▶ _WHAT THE TASK ASKS_
Write out each record again exactly as it stands.

Stored data:
+---+

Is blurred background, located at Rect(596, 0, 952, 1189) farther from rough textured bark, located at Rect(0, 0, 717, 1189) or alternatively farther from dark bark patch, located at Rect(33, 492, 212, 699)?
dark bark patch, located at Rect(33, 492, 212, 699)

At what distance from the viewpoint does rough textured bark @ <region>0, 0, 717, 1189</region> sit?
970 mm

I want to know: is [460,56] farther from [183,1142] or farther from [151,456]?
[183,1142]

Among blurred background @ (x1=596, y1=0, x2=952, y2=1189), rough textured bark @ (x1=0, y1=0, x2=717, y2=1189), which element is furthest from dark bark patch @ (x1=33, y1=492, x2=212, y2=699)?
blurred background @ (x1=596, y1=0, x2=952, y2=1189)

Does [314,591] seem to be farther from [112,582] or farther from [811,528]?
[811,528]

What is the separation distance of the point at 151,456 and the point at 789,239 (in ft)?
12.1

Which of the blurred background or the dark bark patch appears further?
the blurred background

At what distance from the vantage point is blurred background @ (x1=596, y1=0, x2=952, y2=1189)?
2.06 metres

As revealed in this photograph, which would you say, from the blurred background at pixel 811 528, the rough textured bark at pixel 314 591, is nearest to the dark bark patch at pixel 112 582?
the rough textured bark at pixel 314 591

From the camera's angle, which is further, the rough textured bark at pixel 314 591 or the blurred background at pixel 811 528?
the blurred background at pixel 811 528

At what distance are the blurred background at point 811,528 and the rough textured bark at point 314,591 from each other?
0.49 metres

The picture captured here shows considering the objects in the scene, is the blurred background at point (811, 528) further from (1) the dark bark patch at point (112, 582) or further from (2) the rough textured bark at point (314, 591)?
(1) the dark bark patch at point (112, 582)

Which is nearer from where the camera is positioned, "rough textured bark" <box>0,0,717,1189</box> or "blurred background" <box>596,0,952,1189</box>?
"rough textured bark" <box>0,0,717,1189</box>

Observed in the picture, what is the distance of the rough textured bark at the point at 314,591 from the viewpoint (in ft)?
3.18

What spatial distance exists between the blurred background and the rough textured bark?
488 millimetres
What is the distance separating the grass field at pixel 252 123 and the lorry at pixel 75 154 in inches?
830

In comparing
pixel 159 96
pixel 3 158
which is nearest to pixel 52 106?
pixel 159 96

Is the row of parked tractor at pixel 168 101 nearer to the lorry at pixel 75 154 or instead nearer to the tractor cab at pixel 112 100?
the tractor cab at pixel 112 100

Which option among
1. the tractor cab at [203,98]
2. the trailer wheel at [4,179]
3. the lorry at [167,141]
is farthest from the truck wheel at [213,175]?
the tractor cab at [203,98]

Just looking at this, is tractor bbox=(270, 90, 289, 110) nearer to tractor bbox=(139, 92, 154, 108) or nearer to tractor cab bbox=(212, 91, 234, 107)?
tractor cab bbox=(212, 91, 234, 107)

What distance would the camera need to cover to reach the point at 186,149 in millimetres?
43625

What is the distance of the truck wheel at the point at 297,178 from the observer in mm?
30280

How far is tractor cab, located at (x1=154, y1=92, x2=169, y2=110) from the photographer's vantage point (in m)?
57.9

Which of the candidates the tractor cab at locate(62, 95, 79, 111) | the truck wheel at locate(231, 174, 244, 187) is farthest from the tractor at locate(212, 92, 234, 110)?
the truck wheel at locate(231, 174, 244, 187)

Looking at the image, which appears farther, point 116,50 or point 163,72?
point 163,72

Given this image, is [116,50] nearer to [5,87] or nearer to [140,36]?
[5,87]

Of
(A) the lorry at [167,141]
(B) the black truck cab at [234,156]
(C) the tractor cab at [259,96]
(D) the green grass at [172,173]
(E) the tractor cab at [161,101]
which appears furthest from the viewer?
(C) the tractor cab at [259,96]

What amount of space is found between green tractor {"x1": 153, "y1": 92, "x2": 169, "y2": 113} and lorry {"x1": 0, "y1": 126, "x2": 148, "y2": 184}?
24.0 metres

+---+

▶ _RESULT FOR THIS TASK_
Is blurred background, located at Rect(596, 0, 952, 1189) farther from rough textured bark, located at Rect(0, 0, 717, 1189) or alternatively farther from dark bark patch, located at Rect(33, 492, 212, 699)?
dark bark patch, located at Rect(33, 492, 212, 699)

At what distance from the viewpoint does rough textured bark @ <region>0, 0, 717, 1189</region> sit?
970 mm

I want to know: is [460,56] farther from [183,1142] or farther from [151,456]?
[183,1142]

Among blurred background @ (x1=596, y1=0, x2=952, y2=1189), rough textured bark @ (x1=0, y1=0, x2=717, y2=1189), which element is furthest from dark bark patch @ (x1=33, y1=492, x2=212, y2=699)?
blurred background @ (x1=596, y1=0, x2=952, y2=1189)

Does [314,591] seem to be farther from [112,582] or farther from [811,528]?
[811,528]

What is the separation distance of the point at 151,456 and the point at 789,239 (in ft)?
12.1

Which of the blurred background or the dark bark patch appears further?
the blurred background

At what distance from the vantage point is blurred background @ (x1=596, y1=0, x2=952, y2=1189)?
2.06 metres

As revealed in this photograph, which would you say, from the blurred background at pixel 811 528, the rough textured bark at pixel 314 591, is nearest to the dark bark patch at pixel 112 582?
the rough textured bark at pixel 314 591

From the camera's angle, which is further, the rough textured bark at pixel 314 591 or the blurred background at pixel 811 528?
the blurred background at pixel 811 528

At what distance are the blurred background at point 811,528 and the rough textured bark at point 314,591 from each other?
0.49 metres

The picture captured here shows considering the objects in the scene, is the blurred background at point (811, 528) further from (1) the dark bark patch at point (112, 582) or further from (2) the rough textured bark at point (314, 591)?
(1) the dark bark patch at point (112, 582)

Which is nearer from where the camera is positioned, "rough textured bark" <box>0,0,717,1189</box> or "blurred background" <box>596,0,952,1189</box>?
"rough textured bark" <box>0,0,717,1189</box>

Observed in the picture, what is the distance of the rough textured bark at the point at 314,591 from the viewpoint (in ft)?
3.18

What spatial distance exists between the blurred background and the rough textured bark?
488 millimetres
What is the distance separating the grass field at pixel 252 123 and the lorry at pixel 75 154 in inches?
830

In comparing
pixel 159 96
pixel 3 158
which is nearest to pixel 52 106?
pixel 159 96

Is the row of parked tractor at pixel 168 101 nearer to the lorry at pixel 75 154 or instead nearer to the tractor cab at pixel 112 100?
the tractor cab at pixel 112 100

Which option among
1. the tractor cab at [203,98]
2. the trailer wheel at [4,179]
3. the lorry at [167,141]
is farthest from the truck wheel at [213,175]?
the tractor cab at [203,98]

Just looking at this, is tractor bbox=(270, 90, 289, 110) nearer to tractor bbox=(139, 92, 154, 108) or nearer to tractor cab bbox=(212, 91, 234, 107)?
tractor cab bbox=(212, 91, 234, 107)

What distance would the camera need to cover to reach the point at 186,149 in millimetres?
43625

What is the distance of the truck wheel at the point at 297,178 from the observer in mm?
30280

How far is tractor cab, located at (x1=154, y1=92, x2=169, y2=110) from the photographer's vantage point (in m)?
57.9

Which of the candidates the tractor cab at locate(62, 95, 79, 111) | the truck wheel at locate(231, 174, 244, 187) is farthest from the tractor at locate(212, 92, 234, 110)?
the truck wheel at locate(231, 174, 244, 187)

Looking at the image, which appears farther, point 116,50 or point 163,72?
point 163,72

Given this image, is [116,50] nearer to [5,87] or nearer to [140,36]?
[5,87]

Of
(A) the lorry at [167,141]
(B) the black truck cab at [234,156]
(C) the tractor cab at [259,96]
(D) the green grass at [172,173]
(E) the tractor cab at [161,101]
which appears furthest from the viewer?
(C) the tractor cab at [259,96]

What amount of space is found between green tractor {"x1": 153, "y1": 92, "x2": 169, "y2": 113} and lorry {"x1": 0, "y1": 126, "x2": 148, "y2": 184}?
24.0 metres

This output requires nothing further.